Una amiga mía era dueña de un bar de copas. El bar iba regular. Tenía ciertos clientes asiduos de fin de semana y entre semana estaba bastante vacío, la verdad. Cuando le preguntaba qué tal el negocio solía encogerse de hombros. «Voy tirando», decía. De pronto, de la noche a la mañana, el bar de mi amiga se puso de moda. Gente que se salía por la puerta, tortas para pedir en la barra. Ya sabéis como son esas cosas. Y sin darme apenas cuenta, mi amiga se volvió inaccesible. Siempre ocupada, reunida, proyectando cambios, mejoras. En un par de meses yo ya no conocía a nadie de los que se movían a su alrededor. Entonces entiendes que hay gente que cree que las amistades se compran.

Hace poco, otro amigo me felicitaba por mi recién obtenido doctorado y a la vez me intentaba convencer de que, si bien tenía mucho mérito, una carrera no es más que un encorsetamiento de una sociedad, la nuestra, que no valora el conocimiento real ni al autodidacta. Entiendo lo que quería decir (hay mucha gente extremadamente inteligente sin título universitario) pero no pude dejar de pensar que mi amigo no le otorgaba valor a la constancia que te hace ganarte las cosas por el cauce legal, mientras otros se empeñan en tomar atajos y obtenerlas sin esfuerzo. Y sacudes la cabeza y no discutes porque sabes que ciertas cosas simplemente hay que ganárselas.

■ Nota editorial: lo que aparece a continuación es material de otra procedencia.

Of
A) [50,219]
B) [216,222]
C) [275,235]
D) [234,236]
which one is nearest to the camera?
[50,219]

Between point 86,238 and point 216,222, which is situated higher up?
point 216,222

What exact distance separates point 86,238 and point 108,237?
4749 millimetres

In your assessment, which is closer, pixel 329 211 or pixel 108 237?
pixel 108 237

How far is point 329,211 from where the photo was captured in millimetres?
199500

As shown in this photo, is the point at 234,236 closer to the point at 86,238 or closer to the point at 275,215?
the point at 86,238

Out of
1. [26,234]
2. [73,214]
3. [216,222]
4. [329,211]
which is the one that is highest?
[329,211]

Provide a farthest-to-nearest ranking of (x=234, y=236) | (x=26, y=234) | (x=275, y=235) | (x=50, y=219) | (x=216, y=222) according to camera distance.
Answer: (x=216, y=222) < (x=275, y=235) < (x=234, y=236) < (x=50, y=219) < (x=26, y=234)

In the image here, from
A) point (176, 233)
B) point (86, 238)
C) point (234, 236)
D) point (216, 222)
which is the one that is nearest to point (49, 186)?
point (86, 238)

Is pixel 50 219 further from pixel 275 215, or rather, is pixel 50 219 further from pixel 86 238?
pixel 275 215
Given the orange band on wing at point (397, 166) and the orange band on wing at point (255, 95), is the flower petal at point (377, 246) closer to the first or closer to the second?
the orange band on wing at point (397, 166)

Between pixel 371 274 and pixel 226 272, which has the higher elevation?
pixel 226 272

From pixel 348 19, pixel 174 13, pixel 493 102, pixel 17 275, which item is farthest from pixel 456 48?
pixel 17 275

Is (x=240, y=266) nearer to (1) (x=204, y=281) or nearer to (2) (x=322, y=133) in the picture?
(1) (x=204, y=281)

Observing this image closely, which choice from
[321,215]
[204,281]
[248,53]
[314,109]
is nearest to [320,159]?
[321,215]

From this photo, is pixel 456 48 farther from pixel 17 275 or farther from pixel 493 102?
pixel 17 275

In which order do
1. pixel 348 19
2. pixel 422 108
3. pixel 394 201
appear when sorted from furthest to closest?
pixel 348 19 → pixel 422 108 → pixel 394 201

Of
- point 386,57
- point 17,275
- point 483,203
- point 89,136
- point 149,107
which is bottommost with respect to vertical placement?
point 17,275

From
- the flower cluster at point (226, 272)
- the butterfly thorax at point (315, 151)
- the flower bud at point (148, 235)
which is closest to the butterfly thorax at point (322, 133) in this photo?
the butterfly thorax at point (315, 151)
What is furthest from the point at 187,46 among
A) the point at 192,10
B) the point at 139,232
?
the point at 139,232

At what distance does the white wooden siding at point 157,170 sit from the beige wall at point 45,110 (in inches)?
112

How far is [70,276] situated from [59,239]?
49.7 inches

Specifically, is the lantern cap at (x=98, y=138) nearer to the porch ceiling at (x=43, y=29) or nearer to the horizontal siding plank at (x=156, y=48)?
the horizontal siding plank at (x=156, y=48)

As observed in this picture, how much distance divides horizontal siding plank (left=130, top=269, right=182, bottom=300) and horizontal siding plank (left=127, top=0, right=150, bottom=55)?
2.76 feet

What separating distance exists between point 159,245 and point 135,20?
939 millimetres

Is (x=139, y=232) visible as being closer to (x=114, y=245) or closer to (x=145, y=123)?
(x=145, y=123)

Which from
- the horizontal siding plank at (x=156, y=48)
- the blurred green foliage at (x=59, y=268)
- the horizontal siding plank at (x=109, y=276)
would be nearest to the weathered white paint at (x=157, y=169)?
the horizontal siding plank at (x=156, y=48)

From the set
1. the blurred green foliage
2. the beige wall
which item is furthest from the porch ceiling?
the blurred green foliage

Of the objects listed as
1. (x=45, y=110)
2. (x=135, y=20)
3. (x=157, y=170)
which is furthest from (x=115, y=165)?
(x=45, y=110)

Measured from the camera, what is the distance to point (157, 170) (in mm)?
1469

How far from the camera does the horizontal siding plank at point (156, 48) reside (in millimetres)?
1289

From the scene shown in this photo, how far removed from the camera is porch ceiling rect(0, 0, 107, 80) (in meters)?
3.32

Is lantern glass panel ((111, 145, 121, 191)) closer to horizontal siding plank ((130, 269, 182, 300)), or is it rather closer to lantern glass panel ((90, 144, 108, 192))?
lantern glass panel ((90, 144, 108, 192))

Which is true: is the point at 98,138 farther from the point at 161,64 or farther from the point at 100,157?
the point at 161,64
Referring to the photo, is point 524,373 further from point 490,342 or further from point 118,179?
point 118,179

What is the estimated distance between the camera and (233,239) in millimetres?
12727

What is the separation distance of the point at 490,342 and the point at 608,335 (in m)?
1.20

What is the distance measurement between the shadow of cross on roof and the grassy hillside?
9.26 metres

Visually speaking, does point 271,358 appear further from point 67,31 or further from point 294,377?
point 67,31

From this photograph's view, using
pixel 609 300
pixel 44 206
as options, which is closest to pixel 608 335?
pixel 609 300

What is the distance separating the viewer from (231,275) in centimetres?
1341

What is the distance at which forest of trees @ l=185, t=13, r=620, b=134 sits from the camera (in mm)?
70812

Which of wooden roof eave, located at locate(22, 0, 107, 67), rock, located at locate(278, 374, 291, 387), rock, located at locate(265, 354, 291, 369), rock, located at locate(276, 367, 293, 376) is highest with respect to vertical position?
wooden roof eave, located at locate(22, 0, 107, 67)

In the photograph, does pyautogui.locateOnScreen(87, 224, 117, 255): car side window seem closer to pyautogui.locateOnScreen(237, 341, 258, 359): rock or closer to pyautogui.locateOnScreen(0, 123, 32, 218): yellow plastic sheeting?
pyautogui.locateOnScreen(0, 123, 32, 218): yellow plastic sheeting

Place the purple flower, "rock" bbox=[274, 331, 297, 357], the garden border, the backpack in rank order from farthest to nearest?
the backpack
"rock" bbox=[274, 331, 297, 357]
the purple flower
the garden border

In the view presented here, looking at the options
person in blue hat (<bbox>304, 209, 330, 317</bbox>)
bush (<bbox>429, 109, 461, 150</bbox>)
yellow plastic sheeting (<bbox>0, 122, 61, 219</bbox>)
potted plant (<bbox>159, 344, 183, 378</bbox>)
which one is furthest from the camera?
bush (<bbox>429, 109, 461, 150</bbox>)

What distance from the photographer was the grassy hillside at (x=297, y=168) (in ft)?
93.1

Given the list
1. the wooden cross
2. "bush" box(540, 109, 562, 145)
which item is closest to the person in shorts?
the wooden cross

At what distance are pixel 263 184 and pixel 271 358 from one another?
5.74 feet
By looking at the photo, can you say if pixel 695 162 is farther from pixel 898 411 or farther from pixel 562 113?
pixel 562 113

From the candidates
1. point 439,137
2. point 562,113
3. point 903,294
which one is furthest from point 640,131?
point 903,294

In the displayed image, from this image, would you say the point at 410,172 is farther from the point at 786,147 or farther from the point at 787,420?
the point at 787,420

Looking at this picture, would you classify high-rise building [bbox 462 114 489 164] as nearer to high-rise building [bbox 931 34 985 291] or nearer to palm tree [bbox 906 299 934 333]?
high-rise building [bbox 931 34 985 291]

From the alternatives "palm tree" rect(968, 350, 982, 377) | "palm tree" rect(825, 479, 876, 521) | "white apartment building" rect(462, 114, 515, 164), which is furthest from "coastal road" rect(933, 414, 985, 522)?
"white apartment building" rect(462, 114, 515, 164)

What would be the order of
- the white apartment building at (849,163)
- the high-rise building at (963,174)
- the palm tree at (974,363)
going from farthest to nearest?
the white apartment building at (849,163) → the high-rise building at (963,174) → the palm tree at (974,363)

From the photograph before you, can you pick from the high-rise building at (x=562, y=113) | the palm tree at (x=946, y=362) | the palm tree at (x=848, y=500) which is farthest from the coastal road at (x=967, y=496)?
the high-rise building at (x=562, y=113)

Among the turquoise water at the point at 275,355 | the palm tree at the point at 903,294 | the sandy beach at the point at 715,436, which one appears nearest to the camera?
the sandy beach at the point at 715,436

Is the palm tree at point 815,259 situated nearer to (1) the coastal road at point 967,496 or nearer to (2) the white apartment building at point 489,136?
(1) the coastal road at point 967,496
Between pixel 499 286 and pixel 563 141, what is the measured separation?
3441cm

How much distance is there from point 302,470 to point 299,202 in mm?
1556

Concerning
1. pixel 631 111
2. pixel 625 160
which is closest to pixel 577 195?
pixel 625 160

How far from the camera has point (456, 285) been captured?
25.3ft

A veces ves parejas que se ignoran o incluso que se humillan. Que han olvidado que conquistar al otro es un diario y que no se deja huella en la vida de nadie si lo pisas. Pero luego ves que hay otros ojos. Los descubres en la cafetería o en la cola del supermercado. Se miran. Se sonríen. Esos sí, se conquistan. En el fondo esa es nuestra cruz. Confundir lo que se compra, lo que se gana y lo que se conquista. Un coche, una casa, un café, un libro. Esas son las cosas que se compran. Una competición, un premio, un título universitario, respeto. Esas son las cosas que se ganan. La amistad, el aprecio, la cima de una montaña, un corazón. Esas... son las cosas que se conquistan.